# İstenen görev:
Doğu Akdeniz doğalgazı üzerine olan metinden, "22 Mart 2019" sözlerinin geçtiği yerden başlayıp "kıyısı bulunan ülkeler." sözlerinden sonra durarak o bölümü hiç değiştirmeden tekrar yazın.
─── Okuma metni
22 Mart 2019

Doğu Akdeniz’de “bir malin”

Amerika, İsrail, Yunanistan ve Güney Kıbrıs’ın imzası bulunan bildiride yer alan 'malin' ne anlama geliyor?

“Dünyada en büyük doğalgaz ve petrol rezervlerine sahip olan alanlardan birisi de Doğu Akdeniz bölgesidir. Yüz kilometrekarelik alanda yaklaşık on trilyon metreküp doğalgaz bulunduğu tahmin edilmektedir.”

31 Ağustos 2015 yılında İtalyan enerji devi ENİ’nin bu açıklamasının ardından Doğu Akdeniz’e önce Amerikan firmaları çöküyor, sonra da Akdenize’e kıyısı bulunan ülkeler.

2017 Aralık ayında ENİ “Doğu Akdeniz’de gaz ürettik” derken, onun hemen ardından 2018 Mart ayında bir Amerikan petrol şirketi “Güney Kıbrıs açıklarında doğalgaz ürettiğini” ilan ediyor.
──────
─── Verilen veri
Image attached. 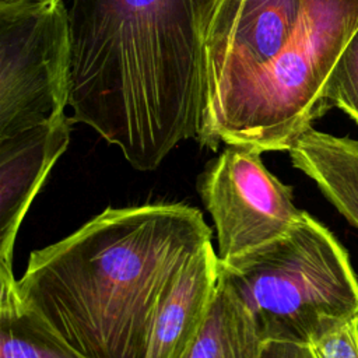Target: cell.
Instances as JSON below:
<instances>
[{
    "label": "cell",
    "mask_w": 358,
    "mask_h": 358,
    "mask_svg": "<svg viewBox=\"0 0 358 358\" xmlns=\"http://www.w3.org/2000/svg\"><path fill=\"white\" fill-rule=\"evenodd\" d=\"M213 3L70 0L71 122L92 127L143 172L197 140Z\"/></svg>",
    "instance_id": "obj_1"
},
{
    "label": "cell",
    "mask_w": 358,
    "mask_h": 358,
    "mask_svg": "<svg viewBox=\"0 0 358 358\" xmlns=\"http://www.w3.org/2000/svg\"><path fill=\"white\" fill-rule=\"evenodd\" d=\"M211 242L180 203L106 208L29 255L22 303L88 358H145L152 322L187 263Z\"/></svg>",
    "instance_id": "obj_2"
},
{
    "label": "cell",
    "mask_w": 358,
    "mask_h": 358,
    "mask_svg": "<svg viewBox=\"0 0 358 358\" xmlns=\"http://www.w3.org/2000/svg\"><path fill=\"white\" fill-rule=\"evenodd\" d=\"M358 28V0H214L197 141L288 151L322 116L326 81Z\"/></svg>",
    "instance_id": "obj_3"
},
{
    "label": "cell",
    "mask_w": 358,
    "mask_h": 358,
    "mask_svg": "<svg viewBox=\"0 0 358 358\" xmlns=\"http://www.w3.org/2000/svg\"><path fill=\"white\" fill-rule=\"evenodd\" d=\"M218 278L245 303L263 341L310 344L334 324L358 317V280L348 255L306 211L277 239L218 259Z\"/></svg>",
    "instance_id": "obj_4"
},
{
    "label": "cell",
    "mask_w": 358,
    "mask_h": 358,
    "mask_svg": "<svg viewBox=\"0 0 358 358\" xmlns=\"http://www.w3.org/2000/svg\"><path fill=\"white\" fill-rule=\"evenodd\" d=\"M70 85L64 0L0 7V138L66 115Z\"/></svg>",
    "instance_id": "obj_5"
},
{
    "label": "cell",
    "mask_w": 358,
    "mask_h": 358,
    "mask_svg": "<svg viewBox=\"0 0 358 358\" xmlns=\"http://www.w3.org/2000/svg\"><path fill=\"white\" fill-rule=\"evenodd\" d=\"M260 154L227 145L199 179L200 197L217 229L220 260L277 239L303 213L294 204L292 187L268 172Z\"/></svg>",
    "instance_id": "obj_6"
},
{
    "label": "cell",
    "mask_w": 358,
    "mask_h": 358,
    "mask_svg": "<svg viewBox=\"0 0 358 358\" xmlns=\"http://www.w3.org/2000/svg\"><path fill=\"white\" fill-rule=\"evenodd\" d=\"M66 115L0 138V277L13 274V249L22 218L49 171L66 151Z\"/></svg>",
    "instance_id": "obj_7"
},
{
    "label": "cell",
    "mask_w": 358,
    "mask_h": 358,
    "mask_svg": "<svg viewBox=\"0 0 358 358\" xmlns=\"http://www.w3.org/2000/svg\"><path fill=\"white\" fill-rule=\"evenodd\" d=\"M218 281L211 242L187 263L161 305L148 336L145 358H182L199 333Z\"/></svg>",
    "instance_id": "obj_8"
},
{
    "label": "cell",
    "mask_w": 358,
    "mask_h": 358,
    "mask_svg": "<svg viewBox=\"0 0 358 358\" xmlns=\"http://www.w3.org/2000/svg\"><path fill=\"white\" fill-rule=\"evenodd\" d=\"M295 168L358 228V140L308 127L288 150Z\"/></svg>",
    "instance_id": "obj_9"
},
{
    "label": "cell",
    "mask_w": 358,
    "mask_h": 358,
    "mask_svg": "<svg viewBox=\"0 0 358 358\" xmlns=\"http://www.w3.org/2000/svg\"><path fill=\"white\" fill-rule=\"evenodd\" d=\"M263 343L245 303L218 278L207 316L182 358H259Z\"/></svg>",
    "instance_id": "obj_10"
},
{
    "label": "cell",
    "mask_w": 358,
    "mask_h": 358,
    "mask_svg": "<svg viewBox=\"0 0 358 358\" xmlns=\"http://www.w3.org/2000/svg\"><path fill=\"white\" fill-rule=\"evenodd\" d=\"M0 358H88L27 308L17 280L0 277Z\"/></svg>",
    "instance_id": "obj_11"
},
{
    "label": "cell",
    "mask_w": 358,
    "mask_h": 358,
    "mask_svg": "<svg viewBox=\"0 0 358 358\" xmlns=\"http://www.w3.org/2000/svg\"><path fill=\"white\" fill-rule=\"evenodd\" d=\"M327 109L340 108L358 123V28L338 56L323 90Z\"/></svg>",
    "instance_id": "obj_12"
},
{
    "label": "cell",
    "mask_w": 358,
    "mask_h": 358,
    "mask_svg": "<svg viewBox=\"0 0 358 358\" xmlns=\"http://www.w3.org/2000/svg\"><path fill=\"white\" fill-rule=\"evenodd\" d=\"M310 345L316 358H358V317L334 324Z\"/></svg>",
    "instance_id": "obj_13"
},
{
    "label": "cell",
    "mask_w": 358,
    "mask_h": 358,
    "mask_svg": "<svg viewBox=\"0 0 358 358\" xmlns=\"http://www.w3.org/2000/svg\"><path fill=\"white\" fill-rule=\"evenodd\" d=\"M259 358H316V355L310 344L285 340H266Z\"/></svg>",
    "instance_id": "obj_14"
},
{
    "label": "cell",
    "mask_w": 358,
    "mask_h": 358,
    "mask_svg": "<svg viewBox=\"0 0 358 358\" xmlns=\"http://www.w3.org/2000/svg\"><path fill=\"white\" fill-rule=\"evenodd\" d=\"M28 1H32V0H0V7H11V6H17Z\"/></svg>",
    "instance_id": "obj_15"
}]
</instances>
──────
# Tamamlanan alıştırma:
22 Mart 2019

Doğu Akdeniz’de “bir malin”

Amerika, İsrail, Yunanistan ve Güney Kıbrıs’ın imzası bulunan bildiride yer alan 'malin' ne anlama geliyor?

“Dünyada en büyük doğalgaz ve petrol rezervlerine sahip olan alanlardan birisi de Doğu Akdeniz bölgesidir. Yüz kilometrekarelik alanda yaklaşık on trilyon metreküp doğalgaz bulunduğu tahmin edilmektedir.”

31 Ağustos 2015 yılında İtalyan enerji devi ENİ’nin bu açıklamasının ardından Doğu Akdeniz’e önce Amerikan firmaları çöküyor, sonra da Akdenize’e kıyısı bulunan ülkeler.